India’s Fabric production slows down
India’s fabric production slackened a bit in the last few months. During April-January 2016-17 fabric production at 53513 million m2 was 0.10 % lower than in the previous year’s period.
Production of cotton fabric improved 1.62 % to 32263 million square metres during this time. Production of blended fabric at 9132 million m2 was 2 % than CPLY. And production of MMF fabric was down 5.79 % to 12118 million m2.
Mills maintain fabric share at 3.56%
Production of fabric by the mill sector was at 1906 m2, a slight fall of 1.29 %. The share of mill sector in total fabric production also fell to 3.56 % from 3.60 %, during the period under review. Cotton fabric production by the mill sector at 1263 million m2 produced less of blended fabric during the period. At 579 million m2, production was 4.93 % lower. MMF fabric production at 63 million m2 remained unchanged during the period.
Handlooms fare better with government support
Total fabric production of the handloom sector was 6697 million m2, a growth of 6.25 %. Cotton fabric production at 5907 million grew 4.86%. Blended fabric production was up 4.6 % to 91 million square metres. And MMF fabric production witnessed the highest growth of 20.07 %. The improved performance of the handloom sector in the last couple of years can be attributed to the strong government support for this sector.
Production in the powerloom sector falls
Powerlooms, which account for the largest share of fabric production, witnessed a decline of 1.79% during April-January of the current fiscal year. Production was to the tune of 30303 million square metres. Cotton fabric production was slightly lower by 0.11% to 13068 million m2. Production of blended fabrics at 6711 million m2 was 3.28 % higher than in CPLY. MMF fabric production in the powerloom sector also fell by 6.68 %, to 10523 million m2.
Hosiery production picks up
Knitted fabric production at 14608 million m2 was 0.93 % higher than in CPLY. Cotton fabric production grew 2.13% to 12025 million m2. Blended fabric production fell marginally by 0.51 % to 1750 million m2. And MMF fabric production fell sharply by 11.58 % to 832 million m2.
Mills accounted for 3.56 % of the total fabric production, the powerloom sector 56.63 %, hosiery 27.30%, and handlooms 12.51%. While fabric production by mills and powerlooms over the last 3-4 years has remained almost unchanged, production in the handloom and hosiery sectors has picked up significantly.
Weaving investments from December-February
In the last three months from December- February, the DIPP received 19 IEMs for fabric manufacturing and processing. A knit fabric manufacturing facility is expected to come up in Andhra Pradesh. Gujarat has once again emerged the textile investment destination of choice. In the last three months, five proposals for fabric manufacturing and finishing of fabrics have been received.
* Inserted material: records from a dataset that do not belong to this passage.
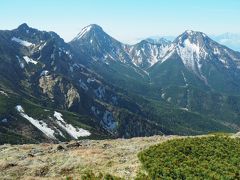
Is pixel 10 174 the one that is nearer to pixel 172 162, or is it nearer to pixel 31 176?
pixel 31 176

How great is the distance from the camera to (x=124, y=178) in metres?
55.0

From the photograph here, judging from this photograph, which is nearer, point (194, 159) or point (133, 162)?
point (194, 159)

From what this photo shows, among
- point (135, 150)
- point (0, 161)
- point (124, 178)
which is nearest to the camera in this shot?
point (124, 178)

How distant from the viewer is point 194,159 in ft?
203

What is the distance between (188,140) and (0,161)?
106 feet

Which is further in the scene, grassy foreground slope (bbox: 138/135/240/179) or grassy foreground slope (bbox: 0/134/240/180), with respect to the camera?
grassy foreground slope (bbox: 0/134/240/180)

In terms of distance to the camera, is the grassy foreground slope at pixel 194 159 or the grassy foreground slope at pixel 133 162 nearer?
the grassy foreground slope at pixel 194 159

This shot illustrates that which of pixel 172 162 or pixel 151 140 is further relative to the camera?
pixel 151 140

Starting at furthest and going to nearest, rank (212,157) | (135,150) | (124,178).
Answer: (135,150), (212,157), (124,178)

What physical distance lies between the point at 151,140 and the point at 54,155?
83.4 feet

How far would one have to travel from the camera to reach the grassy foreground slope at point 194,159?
2146 inches

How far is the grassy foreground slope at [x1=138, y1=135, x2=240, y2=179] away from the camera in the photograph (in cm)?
5450

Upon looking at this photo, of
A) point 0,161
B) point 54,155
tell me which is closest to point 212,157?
point 54,155

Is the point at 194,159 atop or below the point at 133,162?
atop
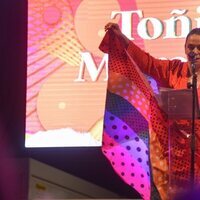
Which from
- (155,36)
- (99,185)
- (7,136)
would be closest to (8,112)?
(7,136)

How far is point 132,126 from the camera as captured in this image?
264 cm

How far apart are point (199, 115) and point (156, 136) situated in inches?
9.0

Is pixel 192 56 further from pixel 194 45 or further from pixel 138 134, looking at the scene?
pixel 138 134

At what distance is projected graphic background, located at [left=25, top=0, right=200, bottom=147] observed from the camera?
11.7ft

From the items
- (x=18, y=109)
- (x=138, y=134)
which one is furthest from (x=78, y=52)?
(x=138, y=134)

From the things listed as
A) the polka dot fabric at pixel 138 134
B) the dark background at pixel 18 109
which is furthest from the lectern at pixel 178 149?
the dark background at pixel 18 109

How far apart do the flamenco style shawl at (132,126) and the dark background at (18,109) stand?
3.52 ft

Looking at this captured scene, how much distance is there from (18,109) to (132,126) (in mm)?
1354

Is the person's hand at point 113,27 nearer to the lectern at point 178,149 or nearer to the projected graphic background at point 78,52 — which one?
the lectern at point 178,149

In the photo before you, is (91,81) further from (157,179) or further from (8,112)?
(157,179)

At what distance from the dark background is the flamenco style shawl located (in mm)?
1072

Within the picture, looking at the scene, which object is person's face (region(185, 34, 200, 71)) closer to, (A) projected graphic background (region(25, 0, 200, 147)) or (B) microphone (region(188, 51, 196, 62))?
(B) microphone (region(188, 51, 196, 62))

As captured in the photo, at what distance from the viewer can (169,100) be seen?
2.41m

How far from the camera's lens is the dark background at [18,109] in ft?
12.2
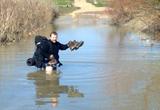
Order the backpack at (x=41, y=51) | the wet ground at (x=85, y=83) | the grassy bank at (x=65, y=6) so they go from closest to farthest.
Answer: the wet ground at (x=85, y=83)
the backpack at (x=41, y=51)
the grassy bank at (x=65, y=6)

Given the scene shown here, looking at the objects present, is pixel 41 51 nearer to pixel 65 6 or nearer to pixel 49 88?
pixel 49 88

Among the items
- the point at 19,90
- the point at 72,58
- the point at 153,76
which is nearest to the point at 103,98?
the point at 19,90

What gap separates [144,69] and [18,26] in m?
14.2

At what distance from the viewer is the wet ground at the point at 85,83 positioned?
1117 cm

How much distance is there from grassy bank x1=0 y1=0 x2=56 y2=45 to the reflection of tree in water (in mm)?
10520

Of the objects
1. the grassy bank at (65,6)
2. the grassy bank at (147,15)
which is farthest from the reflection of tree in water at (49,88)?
the grassy bank at (65,6)

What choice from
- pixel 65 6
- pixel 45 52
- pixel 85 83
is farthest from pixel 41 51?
pixel 65 6

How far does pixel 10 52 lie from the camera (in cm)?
2175

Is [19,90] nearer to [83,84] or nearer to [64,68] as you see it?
[83,84]

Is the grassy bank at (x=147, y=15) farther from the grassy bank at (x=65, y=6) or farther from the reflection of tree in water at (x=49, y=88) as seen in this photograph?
the grassy bank at (x=65, y=6)

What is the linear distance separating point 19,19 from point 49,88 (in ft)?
56.7

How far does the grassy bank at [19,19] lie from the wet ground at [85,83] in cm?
570

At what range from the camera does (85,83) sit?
13.8 m

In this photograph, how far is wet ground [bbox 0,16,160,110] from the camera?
440 inches
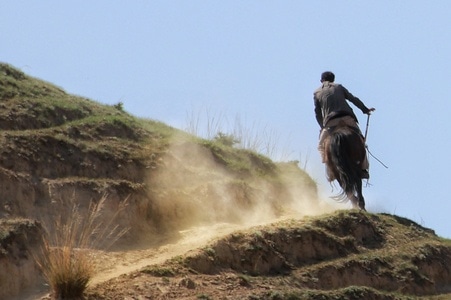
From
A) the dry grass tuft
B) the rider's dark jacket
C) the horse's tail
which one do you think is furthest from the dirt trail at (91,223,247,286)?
the rider's dark jacket

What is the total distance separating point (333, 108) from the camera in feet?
63.0

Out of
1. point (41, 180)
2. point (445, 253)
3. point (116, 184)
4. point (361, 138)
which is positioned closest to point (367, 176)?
point (361, 138)

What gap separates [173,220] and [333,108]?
11.2ft

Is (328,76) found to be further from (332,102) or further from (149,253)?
(149,253)

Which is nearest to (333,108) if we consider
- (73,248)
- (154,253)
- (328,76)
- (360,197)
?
(328,76)

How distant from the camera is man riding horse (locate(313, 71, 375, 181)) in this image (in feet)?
62.4

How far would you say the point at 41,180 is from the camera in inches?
656

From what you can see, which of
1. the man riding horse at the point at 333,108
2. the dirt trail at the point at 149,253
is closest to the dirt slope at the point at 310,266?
the dirt trail at the point at 149,253

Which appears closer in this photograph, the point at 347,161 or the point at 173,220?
the point at 173,220

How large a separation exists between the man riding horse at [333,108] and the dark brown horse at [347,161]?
0.45ft

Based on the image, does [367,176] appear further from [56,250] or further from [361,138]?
[56,250]

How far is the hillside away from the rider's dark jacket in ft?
5.86

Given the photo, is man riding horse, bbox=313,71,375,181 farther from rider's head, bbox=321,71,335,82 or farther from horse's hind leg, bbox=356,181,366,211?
horse's hind leg, bbox=356,181,366,211

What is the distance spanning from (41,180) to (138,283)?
142 inches
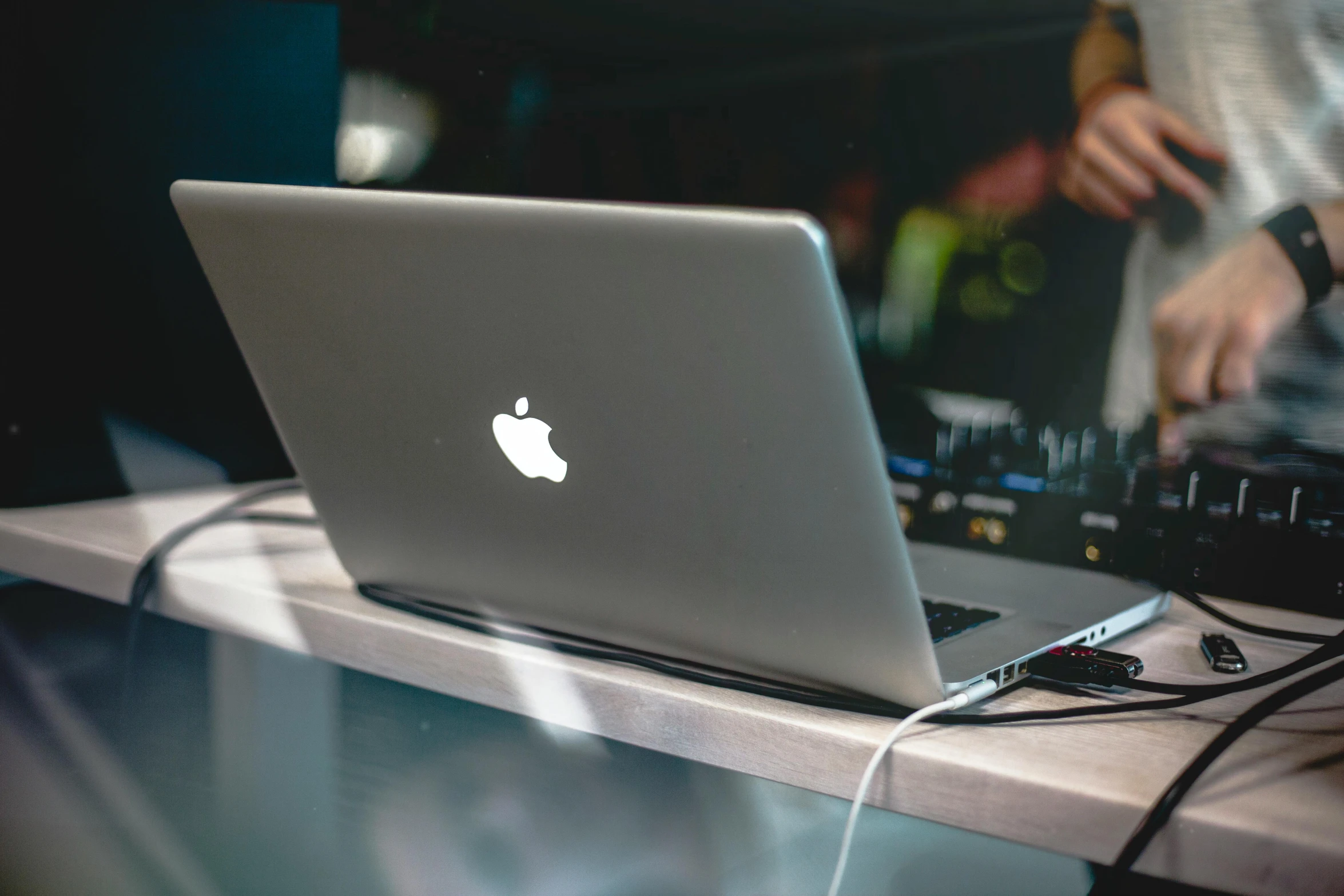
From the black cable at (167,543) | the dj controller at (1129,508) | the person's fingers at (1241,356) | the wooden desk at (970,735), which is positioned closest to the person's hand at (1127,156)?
the person's fingers at (1241,356)

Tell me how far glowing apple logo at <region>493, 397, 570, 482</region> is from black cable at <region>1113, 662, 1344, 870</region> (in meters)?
0.31

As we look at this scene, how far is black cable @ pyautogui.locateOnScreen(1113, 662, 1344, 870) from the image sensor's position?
16.7 inches

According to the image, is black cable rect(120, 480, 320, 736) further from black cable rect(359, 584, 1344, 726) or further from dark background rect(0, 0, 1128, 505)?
black cable rect(359, 584, 1344, 726)

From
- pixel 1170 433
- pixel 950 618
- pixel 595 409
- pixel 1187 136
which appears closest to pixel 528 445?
pixel 595 409

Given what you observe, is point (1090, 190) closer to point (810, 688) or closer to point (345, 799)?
point (810, 688)

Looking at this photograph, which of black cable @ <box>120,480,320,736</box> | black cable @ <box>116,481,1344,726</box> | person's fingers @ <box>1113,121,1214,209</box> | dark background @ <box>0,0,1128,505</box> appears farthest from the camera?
person's fingers @ <box>1113,121,1214,209</box>

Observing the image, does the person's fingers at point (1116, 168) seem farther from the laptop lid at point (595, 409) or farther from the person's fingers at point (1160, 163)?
the laptop lid at point (595, 409)

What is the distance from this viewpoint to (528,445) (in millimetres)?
550

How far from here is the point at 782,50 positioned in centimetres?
117

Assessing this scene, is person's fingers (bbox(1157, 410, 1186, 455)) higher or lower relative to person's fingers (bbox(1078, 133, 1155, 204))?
lower

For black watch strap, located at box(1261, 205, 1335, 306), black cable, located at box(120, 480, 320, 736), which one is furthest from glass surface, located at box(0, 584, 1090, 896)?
black watch strap, located at box(1261, 205, 1335, 306)

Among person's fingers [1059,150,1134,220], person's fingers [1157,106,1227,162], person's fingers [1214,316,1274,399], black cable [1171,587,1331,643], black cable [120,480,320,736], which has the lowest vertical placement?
black cable [120,480,320,736]

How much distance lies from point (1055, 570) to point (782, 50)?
26.7 inches

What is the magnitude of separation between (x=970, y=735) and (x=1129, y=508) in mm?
357
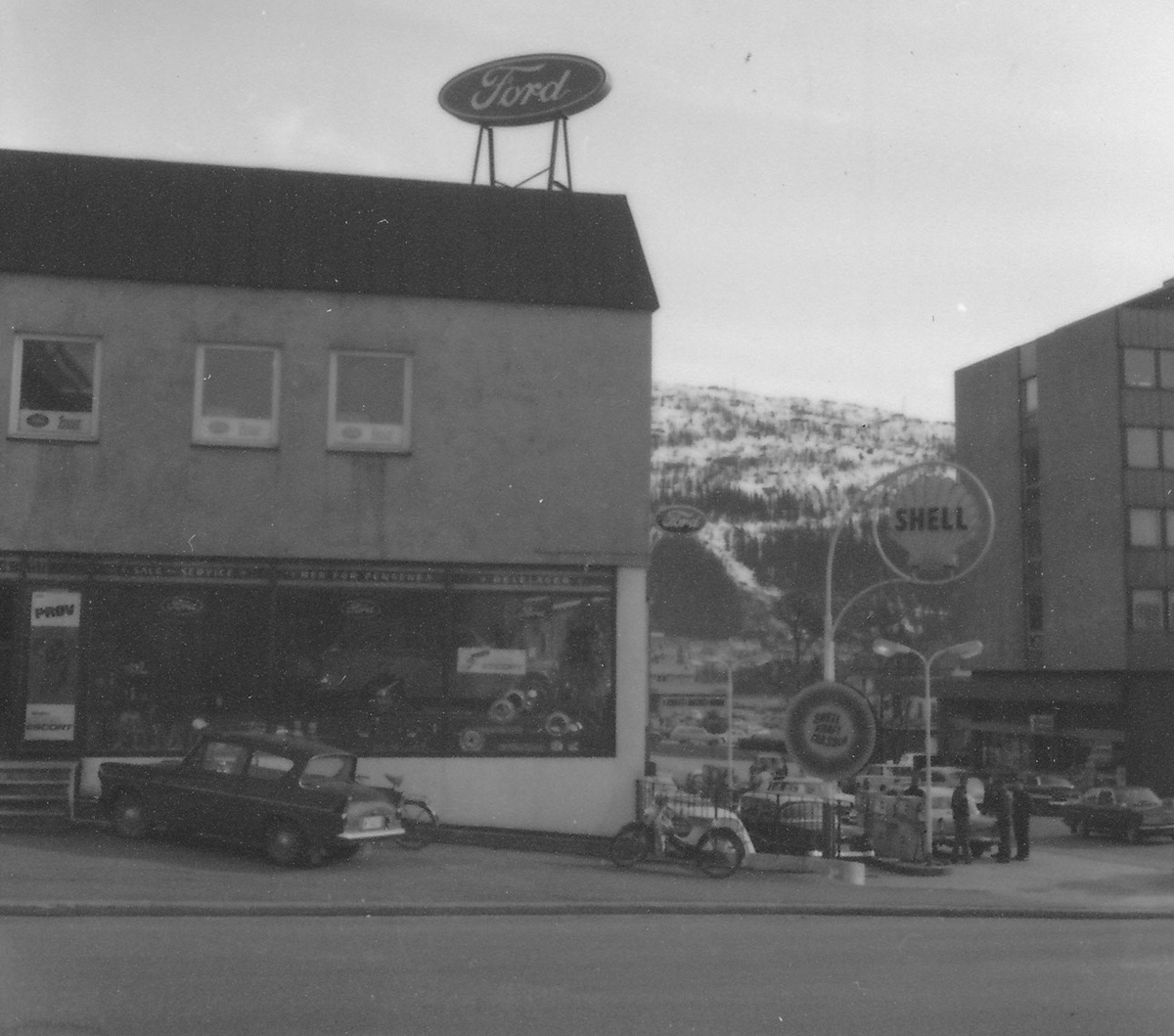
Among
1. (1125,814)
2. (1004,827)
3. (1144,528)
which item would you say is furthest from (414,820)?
(1144,528)

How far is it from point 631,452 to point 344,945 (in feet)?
31.6

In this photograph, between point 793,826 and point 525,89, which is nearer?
point 525,89

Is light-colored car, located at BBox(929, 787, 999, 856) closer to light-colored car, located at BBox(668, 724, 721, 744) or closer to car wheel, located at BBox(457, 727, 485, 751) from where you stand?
car wheel, located at BBox(457, 727, 485, 751)

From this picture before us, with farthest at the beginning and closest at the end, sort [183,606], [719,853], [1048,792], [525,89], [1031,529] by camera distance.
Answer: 1. [1031,529]
2. [1048,792]
3. [525,89]
4. [183,606]
5. [719,853]

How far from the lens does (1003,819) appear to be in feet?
89.8

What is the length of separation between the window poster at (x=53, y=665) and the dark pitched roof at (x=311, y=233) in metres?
4.22

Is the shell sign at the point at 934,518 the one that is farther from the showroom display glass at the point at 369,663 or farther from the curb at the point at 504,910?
the curb at the point at 504,910

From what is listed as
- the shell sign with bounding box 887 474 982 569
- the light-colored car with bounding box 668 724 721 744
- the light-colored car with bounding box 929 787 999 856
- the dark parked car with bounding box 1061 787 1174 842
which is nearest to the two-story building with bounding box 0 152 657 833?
the shell sign with bounding box 887 474 982 569

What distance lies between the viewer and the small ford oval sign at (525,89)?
915 inches

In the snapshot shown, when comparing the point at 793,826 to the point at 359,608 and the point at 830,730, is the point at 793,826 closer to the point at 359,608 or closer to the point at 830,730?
the point at 830,730

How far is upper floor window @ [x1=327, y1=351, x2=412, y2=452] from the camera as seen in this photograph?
62.2 feet

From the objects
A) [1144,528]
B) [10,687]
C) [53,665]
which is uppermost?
[1144,528]

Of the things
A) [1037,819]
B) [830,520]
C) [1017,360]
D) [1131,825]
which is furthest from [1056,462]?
[830,520]

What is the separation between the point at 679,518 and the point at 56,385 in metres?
8.67
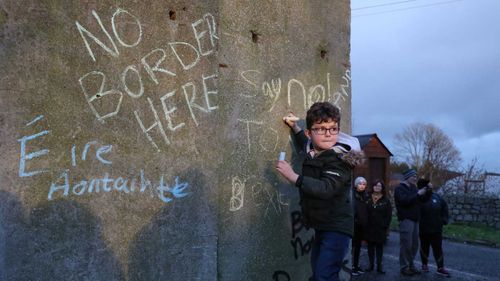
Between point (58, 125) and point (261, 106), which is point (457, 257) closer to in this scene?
point (261, 106)

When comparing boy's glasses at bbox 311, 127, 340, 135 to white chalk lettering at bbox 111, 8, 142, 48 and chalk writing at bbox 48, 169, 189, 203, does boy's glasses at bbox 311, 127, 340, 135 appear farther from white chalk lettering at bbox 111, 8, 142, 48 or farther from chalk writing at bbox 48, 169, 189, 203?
white chalk lettering at bbox 111, 8, 142, 48

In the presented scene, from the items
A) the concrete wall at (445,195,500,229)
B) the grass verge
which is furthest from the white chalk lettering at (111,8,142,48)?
the concrete wall at (445,195,500,229)

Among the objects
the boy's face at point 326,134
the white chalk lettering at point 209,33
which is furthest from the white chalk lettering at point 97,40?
the boy's face at point 326,134

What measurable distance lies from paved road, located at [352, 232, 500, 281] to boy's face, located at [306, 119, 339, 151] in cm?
456

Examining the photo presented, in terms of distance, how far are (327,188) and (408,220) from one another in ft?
16.8

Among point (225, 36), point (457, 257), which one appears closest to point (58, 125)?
point (225, 36)

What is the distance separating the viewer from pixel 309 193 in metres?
3.32

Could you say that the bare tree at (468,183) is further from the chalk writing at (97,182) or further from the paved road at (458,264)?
the chalk writing at (97,182)

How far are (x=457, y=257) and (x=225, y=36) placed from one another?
9.06 meters

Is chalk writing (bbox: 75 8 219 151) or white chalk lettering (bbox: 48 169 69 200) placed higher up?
chalk writing (bbox: 75 8 219 151)

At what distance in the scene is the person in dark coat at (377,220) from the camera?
26.1ft

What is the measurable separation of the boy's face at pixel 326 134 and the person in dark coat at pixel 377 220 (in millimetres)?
4962

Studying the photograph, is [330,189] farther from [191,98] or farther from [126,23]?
[126,23]

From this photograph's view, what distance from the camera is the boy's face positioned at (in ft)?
11.6
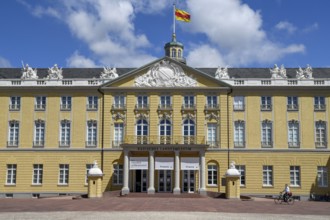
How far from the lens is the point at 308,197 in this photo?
4744 cm

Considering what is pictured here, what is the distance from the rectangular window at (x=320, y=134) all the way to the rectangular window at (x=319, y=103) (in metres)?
1.41

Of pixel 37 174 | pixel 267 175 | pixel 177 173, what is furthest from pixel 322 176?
pixel 37 174

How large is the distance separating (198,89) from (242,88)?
14.6ft

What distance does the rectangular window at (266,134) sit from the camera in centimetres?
4897

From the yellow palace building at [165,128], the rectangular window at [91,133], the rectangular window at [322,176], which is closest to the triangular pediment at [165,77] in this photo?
the yellow palace building at [165,128]

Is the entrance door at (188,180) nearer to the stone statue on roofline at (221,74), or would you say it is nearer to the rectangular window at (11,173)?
the stone statue on roofline at (221,74)

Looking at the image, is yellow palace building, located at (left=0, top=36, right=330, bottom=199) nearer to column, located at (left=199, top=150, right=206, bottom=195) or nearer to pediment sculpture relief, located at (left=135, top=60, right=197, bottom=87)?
pediment sculpture relief, located at (left=135, top=60, right=197, bottom=87)

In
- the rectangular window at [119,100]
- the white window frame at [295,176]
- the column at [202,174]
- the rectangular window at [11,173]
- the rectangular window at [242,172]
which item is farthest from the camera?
the rectangular window at [119,100]

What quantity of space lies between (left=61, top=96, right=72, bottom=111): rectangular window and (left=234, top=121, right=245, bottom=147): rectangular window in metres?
17.1

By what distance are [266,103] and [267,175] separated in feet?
23.7

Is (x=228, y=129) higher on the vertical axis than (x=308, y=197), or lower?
higher

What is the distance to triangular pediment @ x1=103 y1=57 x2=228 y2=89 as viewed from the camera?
49.5 meters

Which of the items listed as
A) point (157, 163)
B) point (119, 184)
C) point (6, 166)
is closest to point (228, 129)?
point (157, 163)

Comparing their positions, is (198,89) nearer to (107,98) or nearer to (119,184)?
(107,98)
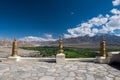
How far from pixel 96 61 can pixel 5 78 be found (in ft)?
18.0

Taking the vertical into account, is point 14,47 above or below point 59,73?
above

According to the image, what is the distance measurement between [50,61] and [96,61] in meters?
2.82

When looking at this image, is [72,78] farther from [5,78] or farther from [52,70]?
[5,78]

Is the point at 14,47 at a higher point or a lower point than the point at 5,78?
higher

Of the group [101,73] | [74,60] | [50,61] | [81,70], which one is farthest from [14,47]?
[101,73]

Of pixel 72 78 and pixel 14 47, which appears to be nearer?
pixel 72 78

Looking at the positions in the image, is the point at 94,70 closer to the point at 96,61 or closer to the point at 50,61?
the point at 96,61

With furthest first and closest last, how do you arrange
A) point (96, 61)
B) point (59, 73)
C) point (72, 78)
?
point (96, 61)
point (59, 73)
point (72, 78)

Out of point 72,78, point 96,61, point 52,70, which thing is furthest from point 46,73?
point 96,61

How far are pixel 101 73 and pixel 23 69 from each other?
3672mm

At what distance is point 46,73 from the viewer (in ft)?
25.1

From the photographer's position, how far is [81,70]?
809 centimetres

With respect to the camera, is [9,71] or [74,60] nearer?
[9,71]

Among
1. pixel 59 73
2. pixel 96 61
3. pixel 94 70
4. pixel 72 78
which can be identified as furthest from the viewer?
pixel 96 61
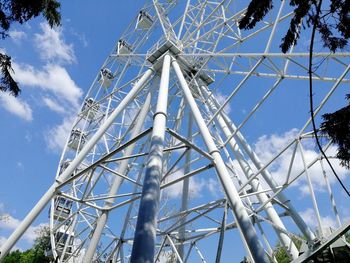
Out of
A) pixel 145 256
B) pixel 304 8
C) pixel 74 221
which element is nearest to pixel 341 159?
pixel 304 8

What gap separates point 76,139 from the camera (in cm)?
2022

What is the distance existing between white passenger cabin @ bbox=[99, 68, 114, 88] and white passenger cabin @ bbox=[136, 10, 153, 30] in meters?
3.44

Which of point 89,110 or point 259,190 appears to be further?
point 89,110

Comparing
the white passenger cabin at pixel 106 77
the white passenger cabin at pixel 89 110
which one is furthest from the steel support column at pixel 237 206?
the white passenger cabin at pixel 106 77

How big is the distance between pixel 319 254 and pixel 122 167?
640 cm

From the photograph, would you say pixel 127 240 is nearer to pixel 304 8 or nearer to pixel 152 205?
pixel 152 205

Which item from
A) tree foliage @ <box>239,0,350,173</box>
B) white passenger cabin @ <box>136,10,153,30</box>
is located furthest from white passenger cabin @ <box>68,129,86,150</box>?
tree foliage @ <box>239,0,350,173</box>

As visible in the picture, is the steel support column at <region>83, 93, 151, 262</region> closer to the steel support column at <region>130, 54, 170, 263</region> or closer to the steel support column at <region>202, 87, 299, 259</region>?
the steel support column at <region>130, 54, 170, 263</region>

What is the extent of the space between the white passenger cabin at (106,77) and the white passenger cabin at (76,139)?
3.65 meters

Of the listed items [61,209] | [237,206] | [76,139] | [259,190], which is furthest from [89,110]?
[237,206]

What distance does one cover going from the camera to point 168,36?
540 inches

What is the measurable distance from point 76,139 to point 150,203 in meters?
15.5

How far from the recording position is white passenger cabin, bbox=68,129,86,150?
65.3 feet

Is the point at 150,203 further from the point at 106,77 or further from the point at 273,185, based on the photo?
the point at 106,77
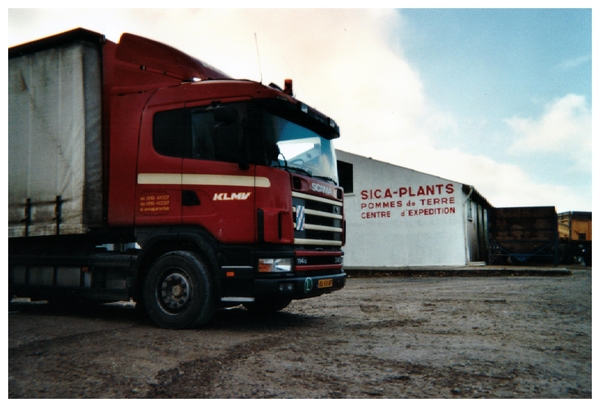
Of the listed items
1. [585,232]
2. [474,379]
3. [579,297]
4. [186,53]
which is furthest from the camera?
[585,232]

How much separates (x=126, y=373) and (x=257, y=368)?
103cm

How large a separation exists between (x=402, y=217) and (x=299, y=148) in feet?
40.0

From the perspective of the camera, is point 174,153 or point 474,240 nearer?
point 174,153

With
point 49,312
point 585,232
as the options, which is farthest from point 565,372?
point 585,232

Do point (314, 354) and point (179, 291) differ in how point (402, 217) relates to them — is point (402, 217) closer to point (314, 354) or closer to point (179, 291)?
point (179, 291)

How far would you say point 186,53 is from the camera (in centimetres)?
653

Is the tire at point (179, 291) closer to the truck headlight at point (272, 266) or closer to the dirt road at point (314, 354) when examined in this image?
the dirt road at point (314, 354)

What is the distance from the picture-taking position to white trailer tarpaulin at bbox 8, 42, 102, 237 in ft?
20.5

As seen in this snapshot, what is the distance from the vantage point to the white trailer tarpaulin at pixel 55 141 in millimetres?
6250

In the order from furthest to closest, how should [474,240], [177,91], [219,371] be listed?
[474,240] < [177,91] < [219,371]

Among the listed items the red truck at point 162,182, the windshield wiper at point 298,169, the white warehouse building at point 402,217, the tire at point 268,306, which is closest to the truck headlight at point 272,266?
the red truck at point 162,182

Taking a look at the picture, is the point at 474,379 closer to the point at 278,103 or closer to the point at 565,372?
the point at 565,372

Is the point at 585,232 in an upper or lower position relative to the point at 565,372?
upper

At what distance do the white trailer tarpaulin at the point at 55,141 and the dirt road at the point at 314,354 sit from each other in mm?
1424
Weavers will have to wait it out for better times
Investments have slowed down since November, and capacity utilisations are down. The demonetisation in November had its impact on production and sales, with weavers burdened with huge inventories, due to cash crunch and the change to cashless transactions. With almost 60-70% of fabric production in the decentralised & unorganised sector, fabric sales have been impacted.
Moreover, the higher input prices has further affected fabric production. This is coupled with lower demand for apparel, both in the export and domestic market, adding to the pile-up of fabric inventories. Fabric manufacturers will have to wait it out some more before markets and demand start improving. More importantly, weavers will have to start going cashless, a practice that is very new to this industry. Hopefully, the GST will help in organising the industry and making it financially compliant.